Objectives:
A. In the Komi Republic text below, rewrite the paragraph that begins "Bjarmaland, known from the sagas" as a short bulleted list that keeps its main facts.
B. According to the Komi Republic text below, what is the capital city of the republic?
C. Echo the Komi Republic text below, from "Komi Republic history" down to "(Komi), and others.".

>> start Passage

Komi Republic overview
The Republic of Komi is a federal subject of Russia located in the north-east of the European part of the country, part of the North-West Federal District. Syktyvkar is the capital city of the republic.
The population of Komi Republic is about 857,000 (2015), the area - 416,774 sq. km.
Komi Republic history
In the middle of the 3rd millennium BC, the Finno-Ugric tribes came to the territory of the European part of present Russia. In this land they lived about 3,000 years. During this long period of time, a lot of new ethnic groups appeared such as the Finns, Karelians, Veps, Estonians, Chud (Komi), and others.
Bjarmaland, known from the sagas and chronicles, was a historical region in the north of Eastern Europe that traded with the Vikings who discovered it at the end of the 9th century AD. But after a while the territory of Bjarmaland was greatly reduced due to the migration of the Slavs. The local population came under the influence of Russian principalities, the Novgorod Republic and Sweden.
More historical facts…
In the 14th century, the most powerful of the Chud (Komi) tribes united and created the state of Great Perm. During its independence, Perm fought against the Volga Bulgars, the Moscow principality and the Novgorod Republic. At the end of the 15th century, after the Novgorod Republic ceased to exist, the strengthened Moscow principality destroyed the last independent state of the Komi people.

>> end Passage
>> start Items

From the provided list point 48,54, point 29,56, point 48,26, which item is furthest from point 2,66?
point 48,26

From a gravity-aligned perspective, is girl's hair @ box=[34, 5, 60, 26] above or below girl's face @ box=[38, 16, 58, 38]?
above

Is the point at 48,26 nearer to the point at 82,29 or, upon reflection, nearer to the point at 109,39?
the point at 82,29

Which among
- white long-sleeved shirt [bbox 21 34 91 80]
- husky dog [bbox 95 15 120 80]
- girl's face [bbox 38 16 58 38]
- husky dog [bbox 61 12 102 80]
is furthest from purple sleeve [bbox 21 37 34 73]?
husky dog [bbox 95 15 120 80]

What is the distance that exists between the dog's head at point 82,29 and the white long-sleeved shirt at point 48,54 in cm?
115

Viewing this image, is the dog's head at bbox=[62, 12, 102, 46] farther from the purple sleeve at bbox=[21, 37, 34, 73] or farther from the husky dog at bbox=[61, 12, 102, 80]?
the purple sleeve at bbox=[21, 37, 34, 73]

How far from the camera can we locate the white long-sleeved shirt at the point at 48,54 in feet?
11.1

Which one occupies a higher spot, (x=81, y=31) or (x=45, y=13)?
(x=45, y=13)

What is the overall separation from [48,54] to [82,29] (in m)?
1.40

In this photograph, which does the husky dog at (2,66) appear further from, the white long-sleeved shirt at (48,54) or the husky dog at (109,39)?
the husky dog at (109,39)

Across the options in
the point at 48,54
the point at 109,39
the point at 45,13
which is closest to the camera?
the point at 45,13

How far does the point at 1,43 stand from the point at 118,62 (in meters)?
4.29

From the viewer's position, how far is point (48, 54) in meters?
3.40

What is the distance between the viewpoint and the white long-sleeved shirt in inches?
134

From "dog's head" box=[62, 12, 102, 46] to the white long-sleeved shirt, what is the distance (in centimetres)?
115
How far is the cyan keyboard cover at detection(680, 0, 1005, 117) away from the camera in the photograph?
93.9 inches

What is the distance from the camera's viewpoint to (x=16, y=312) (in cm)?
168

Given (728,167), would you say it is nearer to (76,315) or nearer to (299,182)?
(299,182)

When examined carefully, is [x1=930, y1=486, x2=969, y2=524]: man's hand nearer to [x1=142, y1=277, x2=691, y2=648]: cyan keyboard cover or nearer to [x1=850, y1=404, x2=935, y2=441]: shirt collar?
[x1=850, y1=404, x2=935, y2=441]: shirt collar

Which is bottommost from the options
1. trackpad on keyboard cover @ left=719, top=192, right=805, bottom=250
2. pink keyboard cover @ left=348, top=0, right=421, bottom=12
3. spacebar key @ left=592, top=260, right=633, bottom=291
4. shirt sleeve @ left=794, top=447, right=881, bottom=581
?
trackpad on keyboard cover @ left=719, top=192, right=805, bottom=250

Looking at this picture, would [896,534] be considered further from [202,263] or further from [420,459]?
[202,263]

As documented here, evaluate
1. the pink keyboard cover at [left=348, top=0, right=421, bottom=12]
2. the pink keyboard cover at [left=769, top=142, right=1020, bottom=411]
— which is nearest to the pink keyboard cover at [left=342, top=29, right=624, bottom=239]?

>> end Items

Results of the tasks:
A.
- Bjarmaland, known from sagas and chronicles, was a historical region in the north of Eastern Europe.
- The Vikings discovered it at the end of the 9th century AD and traded with it.
- Slavic migration later greatly reduced its territory.
- Its local population came under the influence of Russian principalities, the Novgorod Republic and Sweden.

B. Syktyvkar is the capital city of the Komi Republic.

C.
Komi Republic history
In the middle of the 3rd millennium BC, the Finno-Ugric tribes came to the territory of the European part of present Russia. In this land they lived about 3,000 years. During this long period of time, a lot of new ethnic groups appeared such as the Finns, Karelians, Veps, Estonians, Chud (Komi), and others.